The JavaFX Maven plugin allows you to build "native installers" for your JavaFX application. This gives your users a way to install and run your application without any external dependencies on a system JRE, as everything the application needs to run is bundled into the installer.

To build a native installer run:

mvn clean jfx:native

The resulting native installation file will be built to 'target/jfx/native/bundles'.

You do not need to sign your application or request 'allPermissions' when building native installers. This is only needed for web deployment (applet or webstart).

You can customise the icon used for your installed application simply by placing it on the path under

  • Windows: src/main/deploy/package/windows/[project-final-name].ico
  • Mac: src/main/deploy/package/macosx/[project-final-name].icns

For a full list of configuration options, see the javafx:native goal documentation.

Background information

The JavaFX Maven plugin uses the official Oracle JavaFX packaging tools to build native bundles and so the limitations of these tools also apply to the plugin. For a detailed view of what the packaging tools can (and cannot) do, see the Oracle guide on building native installers.

The type of installer that gets built depends on the operating system you are building on. You can only build MSI installers, for example, on Windows. On Mac you will get a DMG file and on Linux an RPM.

On Windows you also need to install additional tools - either WIX or http://www.jrsoftware.org/isdl.php. These are used by the JavaFX packaging tools under the covers and must be manually installed.

Want more features?

The JFX packaging tools support for native installers is quite basic at this stage. Even so this option is the strongest of the available deployment options and is the one I would recommend for any serious deployment.

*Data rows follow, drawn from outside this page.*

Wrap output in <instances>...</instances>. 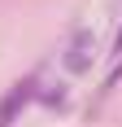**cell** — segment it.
<instances>
[{
  "label": "cell",
  "instance_id": "obj_1",
  "mask_svg": "<svg viewBox=\"0 0 122 127\" xmlns=\"http://www.w3.org/2000/svg\"><path fill=\"white\" fill-rule=\"evenodd\" d=\"M35 92H39L35 79H18V83L4 92V101H0V127H13V123H18V114L35 101Z\"/></svg>",
  "mask_w": 122,
  "mask_h": 127
},
{
  "label": "cell",
  "instance_id": "obj_2",
  "mask_svg": "<svg viewBox=\"0 0 122 127\" xmlns=\"http://www.w3.org/2000/svg\"><path fill=\"white\" fill-rule=\"evenodd\" d=\"M65 70L70 75H83V70H92V62H96V35L92 31H74V39L65 44Z\"/></svg>",
  "mask_w": 122,
  "mask_h": 127
},
{
  "label": "cell",
  "instance_id": "obj_3",
  "mask_svg": "<svg viewBox=\"0 0 122 127\" xmlns=\"http://www.w3.org/2000/svg\"><path fill=\"white\" fill-rule=\"evenodd\" d=\"M35 96L48 105V110H61V105H65V83H48V88H44V92H35Z\"/></svg>",
  "mask_w": 122,
  "mask_h": 127
},
{
  "label": "cell",
  "instance_id": "obj_4",
  "mask_svg": "<svg viewBox=\"0 0 122 127\" xmlns=\"http://www.w3.org/2000/svg\"><path fill=\"white\" fill-rule=\"evenodd\" d=\"M118 83H122V57L113 62V70H109V79H105V88H100V92H113Z\"/></svg>",
  "mask_w": 122,
  "mask_h": 127
},
{
  "label": "cell",
  "instance_id": "obj_5",
  "mask_svg": "<svg viewBox=\"0 0 122 127\" xmlns=\"http://www.w3.org/2000/svg\"><path fill=\"white\" fill-rule=\"evenodd\" d=\"M118 53H122V31H118Z\"/></svg>",
  "mask_w": 122,
  "mask_h": 127
}]
</instances>
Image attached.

A number of features are needed to make it a hands-down winner however. These are on the radar of the JFX team, however packaging is one of the lowest prioritised areas in JavaFX. If you would like to see more of these features supported, lobby the JavaFX development team on the OpenJFX mailing list.

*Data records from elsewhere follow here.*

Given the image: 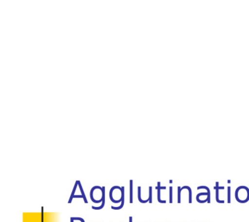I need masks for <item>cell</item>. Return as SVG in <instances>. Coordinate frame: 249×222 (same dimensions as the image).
Returning <instances> with one entry per match:
<instances>
[{
	"label": "cell",
	"instance_id": "1",
	"mask_svg": "<svg viewBox=\"0 0 249 222\" xmlns=\"http://www.w3.org/2000/svg\"><path fill=\"white\" fill-rule=\"evenodd\" d=\"M235 200L241 204H245L249 200V188L245 186H239L235 190Z\"/></svg>",
	"mask_w": 249,
	"mask_h": 222
},
{
	"label": "cell",
	"instance_id": "2",
	"mask_svg": "<svg viewBox=\"0 0 249 222\" xmlns=\"http://www.w3.org/2000/svg\"><path fill=\"white\" fill-rule=\"evenodd\" d=\"M214 189L215 190V200L216 202L219 203V204H224L225 203V201H221L219 200V190H224L225 189V187L224 186H219V183H216V186L214 187Z\"/></svg>",
	"mask_w": 249,
	"mask_h": 222
},
{
	"label": "cell",
	"instance_id": "3",
	"mask_svg": "<svg viewBox=\"0 0 249 222\" xmlns=\"http://www.w3.org/2000/svg\"><path fill=\"white\" fill-rule=\"evenodd\" d=\"M166 188V187L165 186H160V183L159 182L158 183V186L156 187V189L158 190V194H157V200L158 202L159 203H160V204H165L166 203V201L165 200H161V190H165V189Z\"/></svg>",
	"mask_w": 249,
	"mask_h": 222
},
{
	"label": "cell",
	"instance_id": "4",
	"mask_svg": "<svg viewBox=\"0 0 249 222\" xmlns=\"http://www.w3.org/2000/svg\"><path fill=\"white\" fill-rule=\"evenodd\" d=\"M184 189H187L188 190L189 192V203L190 204H192V190L191 189L190 186H184L181 188V190H184Z\"/></svg>",
	"mask_w": 249,
	"mask_h": 222
},
{
	"label": "cell",
	"instance_id": "5",
	"mask_svg": "<svg viewBox=\"0 0 249 222\" xmlns=\"http://www.w3.org/2000/svg\"><path fill=\"white\" fill-rule=\"evenodd\" d=\"M138 198L139 202L142 203V204H146V203L149 202V198L146 200H142L141 198V187L140 186L138 187Z\"/></svg>",
	"mask_w": 249,
	"mask_h": 222
},
{
	"label": "cell",
	"instance_id": "6",
	"mask_svg": "<svg viewBox=\"0 0 249 222\" xmlns=\"http://www.w3.org/2000/svg\"><path fill=\"white\" fill-rule=\"evenodd\" d=\"M133 186H132V181H130V204L133 203Z\"/></svg>",
	"mask_w": 249,
	"mask_h": 222
},
{
	"label": "cell",
	"instance_id": "7",
	"mask_svg": "<svg viewBox=\"0 0 249 222\" xmlns=\"http://www.w3.org/2000/svg\"><path fill=\"white\" fill-rule=\"evenodd\" d=\"M78 184H79V185L80 190H81L82 196H83L84 202H85V204H88V201L87 198H86L85 192H84L83 187H82L81 183H80L79 181H78Z\"/></svg>",
	"mask_w": 249,
	"mask_h": 222
},
{
	"label": "cell",
	"instance_id": "8",
	"mask_svg": "<svg viewBox=\"0 0 249 222\" xmlns=\"http://www.w3.org/2000/svg\"><path fill=\"white\" fill-rule=\"evenodd\" d=\"M227 201H228V204H231V188L230 186H228Z\"/></svg>",
	"mask_w": 249,
	"mask_h": 222
},
{
	"label": "cell",
	"instance_id": "9",
	"mask_svg": "<svg viewBox=\"0 0 249 222\" xmlns=\"http://www.w3.org/2000/svg\"><path fill=\"white\" fill-rule=\"evenodd\" d=\"M149 203L152 204L153 203V199H152V196H153V188H152V186H149Z\"/></svg>",
	"mask_w": 249,
	"mask_h": 222
},
{
	"label": "cell",
	"instance_id": "10",
	"mask_svg": "<svg viewBox=\"0 0 249 222\" xmlns=\"http://www.w3.org/2000/svg\"><path fill=\"white\" fill-rule=\"evenodd\" d=\"M169 203L172 204L173 203V187H169Z\"/></svg>",
	"mask_w": 249,
	"mask_h": 222
},
{
	"label": "cell",
	"instance_id": "11",
	"mask_svg": "<svg viewBox=\"0 0 249 222\" xmlns=\"http://www.w3.org/2000/svg\"><path fill=\"white\" fill-rule=\"evenodd\" d=\"M77 182L76 183L75 187H74L73 190V191H72L71 196H70L69 202H68V203H69V204H71V201H72V200H73V199L74 198V194H75V191L76 190V188H77Z\"/></svg>",
	"mask_w": 249,
	"mask_h": 222
},
{
	"label": "cell",
	"instance_id": "12",
	"mask_svg": "<svg viewBox=\"0 0 249 222\" xmlns=\"http://www.w3.org/2000/svg\"><path fill=\"white\" fill-rule=\"evenodd\" d=\"M181 192H182V190H181V187L178 186V204H180V203H181Z\"/></svg>",
	"mask_w": 249,
	"mask_h": 222
},
{
	"label": "cell",
	"instance_id": "13",
	"mask_svg": "<svg viewBox=\"0 0 249 222\" xmlns=\"http://www.w3.org/2000/svg\"><path fill=\"white\" fill-rule=\"evenodd\" d=\"M129 222H132V216H130V217H129Z\"/></svg>",
	"mask_w": 249,
	"mask_h": 222
},
{
	"label": "cell",
	"instance_id": "14",
	"mask_svg": "<svg viewBox=\"0 0 249 222\" xmlns=\"http://www.w3.org/2000/svg\"><path fill=\"white\" fill-rule=\"evenodd\" d=\"M73 217H71V218H70V222H73Z\"/></svg>",
	"mask_w": 249,
	"mask_h": 222
}]
</instances>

Some of the features that are clearly needed include:

  • Auto-update support: the ability to release new versions of your application and have already deployed versions detect this and automatically download and use the new version.
  • Cross-platform builds: the ability to build for multiple platforms on the same platform. e.g. build Mac DMG files on Windows, and Windows MSI files on Mac.
  • Compact JREs: cut-down JRE sizes when bundled into a native installer. A large portion of the JRE is not needed (e.g. Swing) and could be cut out massively reducing the size of the native installers for distribution (currently they come out at a minimum 60 meg).
  • App store support: the ability to build distribution bundles for uploading into App Stores, such as the Mac App Store (note that iOS and Android support for JavaFX is being left largely to the community so do not expect mobile App Store support to come from Oracle).
  • More configuration options: the ability to customise more parts of the installation, such as licence files, and custom installation steps.